++++ Text passage ++++

CopSens

CopSens implements the copula-based sensitivity analysis method, as discussed in “Copula-based Sensitivity Analysis for Multi-Treatment Causal Inference with Unobserved Confounding”, with Gaussian copula adopted in particular.

Installation

You can install the development version from GitHub with:

# install.packages("devtools")
devtools::install_github("JiajingZ/CopSens")

The dependency pcaMethods from Bioconductor may fail to automatically install, which would result in a warning similar to:

ERROR: dependency ‘pcaMethods’ is not available for package ‘CopSens’

Then, please first install the pcaMethods manually by

if (!requireNamespace("BiocManager", quietly = TRUE))
  install.packages("BiocManager")
BiocManager::install("pcaMethods")

Basic Usage

# load package #
library(CopSens)

Example for analysis with Gaussian outcomes

# load data #
y <- GaussianT_GaussianY$y
tr <- subset(GaussianT_GaussianY, select = -c(y))

# execute worst-case calibration #
est_g1 <- gcalibrate(y = y, tr = tr, t1 = tr[c(1,2,1698),], tr[c(3,4,6698),],
                     calitype = "worstcase", R2 = c(0.3, 1))
#> Fitting the latent confounder model by PPCA with default.
#> 1:2:3:4:5:6:7:8:9:10:1:2:3:4:5:6:7:8:9:10:1:2:3:4:5:6:7:8:9:10:1:2:3:4:5:6:7:8:9:10:1:2:3:4:5:6:7:8:9:10:
#> Observed outcome model fitted by simple linear regression with default.
#> Worst-case calibration executed.
# visualize #
plot_estimates(est_g1, show_rv = TRUE)

# execute multivariate calibration #
est_g2 <- gcalibrate(y = y, tr = tr, t1 = tr[1:10,], t2 = tr[11:20,],
                     calitype = "multicali", R2_constr = c(1, 0.15))

++++ Information provided ++++

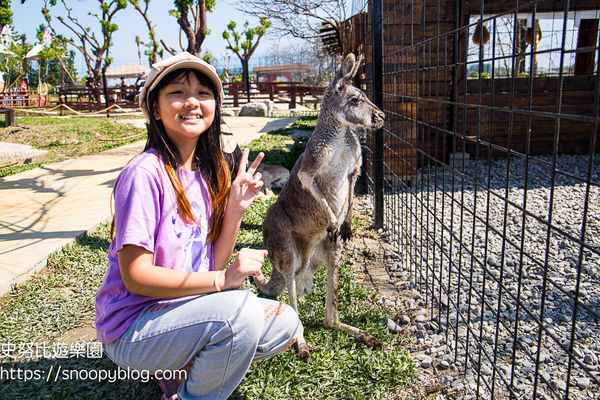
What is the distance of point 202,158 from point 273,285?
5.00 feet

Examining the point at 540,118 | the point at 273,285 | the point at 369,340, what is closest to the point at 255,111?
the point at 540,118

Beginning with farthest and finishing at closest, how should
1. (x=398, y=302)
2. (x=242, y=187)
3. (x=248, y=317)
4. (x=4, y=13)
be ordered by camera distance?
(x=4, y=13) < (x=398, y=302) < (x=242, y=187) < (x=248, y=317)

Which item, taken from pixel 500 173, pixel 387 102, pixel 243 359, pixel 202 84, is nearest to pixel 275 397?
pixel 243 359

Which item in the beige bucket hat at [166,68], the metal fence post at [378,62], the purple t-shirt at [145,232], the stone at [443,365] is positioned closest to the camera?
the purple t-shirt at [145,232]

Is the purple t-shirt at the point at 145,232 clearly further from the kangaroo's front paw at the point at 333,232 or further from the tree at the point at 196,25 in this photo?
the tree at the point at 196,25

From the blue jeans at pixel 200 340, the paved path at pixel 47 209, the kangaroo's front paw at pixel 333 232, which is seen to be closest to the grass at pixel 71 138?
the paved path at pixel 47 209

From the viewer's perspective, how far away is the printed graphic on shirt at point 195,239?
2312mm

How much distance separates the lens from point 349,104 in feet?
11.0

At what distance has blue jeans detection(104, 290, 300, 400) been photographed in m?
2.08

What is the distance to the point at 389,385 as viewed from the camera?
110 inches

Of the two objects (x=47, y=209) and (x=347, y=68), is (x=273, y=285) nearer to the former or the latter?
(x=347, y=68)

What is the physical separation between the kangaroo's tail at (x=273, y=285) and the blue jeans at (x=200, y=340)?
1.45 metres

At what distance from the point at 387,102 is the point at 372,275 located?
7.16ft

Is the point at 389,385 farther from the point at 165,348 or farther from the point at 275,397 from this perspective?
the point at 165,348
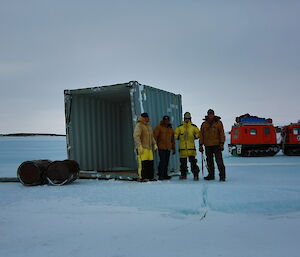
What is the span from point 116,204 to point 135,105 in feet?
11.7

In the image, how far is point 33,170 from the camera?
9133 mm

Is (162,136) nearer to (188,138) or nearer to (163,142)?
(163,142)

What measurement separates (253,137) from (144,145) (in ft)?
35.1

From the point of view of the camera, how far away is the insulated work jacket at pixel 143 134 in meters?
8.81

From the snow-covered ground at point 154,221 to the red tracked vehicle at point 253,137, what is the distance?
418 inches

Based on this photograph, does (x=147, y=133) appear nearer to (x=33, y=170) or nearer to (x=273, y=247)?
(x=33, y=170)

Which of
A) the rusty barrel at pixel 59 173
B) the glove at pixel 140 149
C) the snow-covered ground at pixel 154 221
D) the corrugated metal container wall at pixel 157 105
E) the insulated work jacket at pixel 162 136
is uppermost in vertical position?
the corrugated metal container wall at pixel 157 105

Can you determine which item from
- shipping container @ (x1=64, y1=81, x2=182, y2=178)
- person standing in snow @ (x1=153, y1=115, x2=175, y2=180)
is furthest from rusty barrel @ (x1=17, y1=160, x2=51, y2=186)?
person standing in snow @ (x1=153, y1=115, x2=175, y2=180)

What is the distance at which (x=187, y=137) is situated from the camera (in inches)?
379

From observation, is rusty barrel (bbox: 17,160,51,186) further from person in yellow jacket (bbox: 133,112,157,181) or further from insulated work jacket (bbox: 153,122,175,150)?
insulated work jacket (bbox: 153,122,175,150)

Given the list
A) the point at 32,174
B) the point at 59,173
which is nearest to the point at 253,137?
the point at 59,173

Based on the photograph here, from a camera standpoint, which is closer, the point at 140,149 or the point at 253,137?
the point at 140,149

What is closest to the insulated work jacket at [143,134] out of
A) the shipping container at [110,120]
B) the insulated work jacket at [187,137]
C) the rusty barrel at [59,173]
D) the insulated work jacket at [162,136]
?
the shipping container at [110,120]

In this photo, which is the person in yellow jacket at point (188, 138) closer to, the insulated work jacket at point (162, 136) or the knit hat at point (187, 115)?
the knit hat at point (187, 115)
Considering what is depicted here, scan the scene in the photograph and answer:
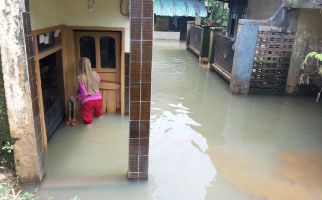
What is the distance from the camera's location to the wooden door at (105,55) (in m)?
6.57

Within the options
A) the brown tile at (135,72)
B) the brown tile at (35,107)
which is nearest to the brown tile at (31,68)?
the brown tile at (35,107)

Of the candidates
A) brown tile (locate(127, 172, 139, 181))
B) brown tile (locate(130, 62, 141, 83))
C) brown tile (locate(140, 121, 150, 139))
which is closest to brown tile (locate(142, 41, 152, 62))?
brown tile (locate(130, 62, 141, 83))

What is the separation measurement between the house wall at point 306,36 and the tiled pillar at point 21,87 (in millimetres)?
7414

++++

### [Prompt A]
In the CopSens page, rewrite the stretch from "# load package" through "PPCA with default.", replacing "est_g1" with "est_worst".
### [Prompt B]
Answer these questions from the CopSens page:
(i) Which copula does the method in CopSens adopt in particular?
(ii) Which dependency, and from which repository, may fail to install automatically?
(iii) What value of calitype is given for the multivariate calibration?
### [Prompt C]
Continue the CopSens page from its last line.

### [Response box A]
# load package #
library(CopSens)

Example for analysis with Gaussian outcomes

# load data #
y <- GaussianT_GaussianY$y
tr <- subset(GaussianT_GaussianY, select = -c(y))

# execute worst-case calibration #
est_worst <- gcalibrate(y = y, tr = tr, t1 = tr[c(1,2,1698),], tr[c(3,4,6698),],
                     calitype = "worstcase", R2 = c(0.3, 1))
#> Fitting the latent confounder model by PPCA with default.

### [Response box B]
(i) The Gaussian copula.
(ii) pcaMethods, from Bioconductor.
(iii) "multicali".

### [Response box C]
#> Fitting the latent confounder model by PPCA with default.
#> 1:2:3:4:5:6:7:8:9:10:1:2:3:4:5:6:7:8:9:10:1:2:3:4:5:6:7:8:9:10:1:2:3:4:5:6:7:8:9:10:1:2:3:4:5:6:7:8:9:10:
#> Observed outcome model fitted by simple linear regression with default.
#> Multivariate calibration executed.
#> Calibrating with R2_constr =
#> 1
#> 0.15
#> 
# visualize #
plot_estimates(est_g2)

# execute user-specified calibration #
est_g3 <- gcalibrate(y = y, tr = tr, t1 = tr[1:2,], t2 = tr[3:4,],
                     calitype = "null", gamma = c(0.96, -0.29, 0),
                     R2 = c(0.2, 0.6, 1))
#> Fitting the latent confounder model by PPCA with default.
#> 1:2:3:4:5:6:7:8:9:10:1:2:3:4:5:6:7:8:9:10:1:2:3:4:5:6:7:8:9:10:1:2:3:4:5:6:7:8:9:10:1:2:3:4:5:6:7:8:9:10:
#> Observed outcome model fitted by simple linear regression with default.
#> User-specified calibration executed.
#> 
# visualize #
plot_estimates(est_g3)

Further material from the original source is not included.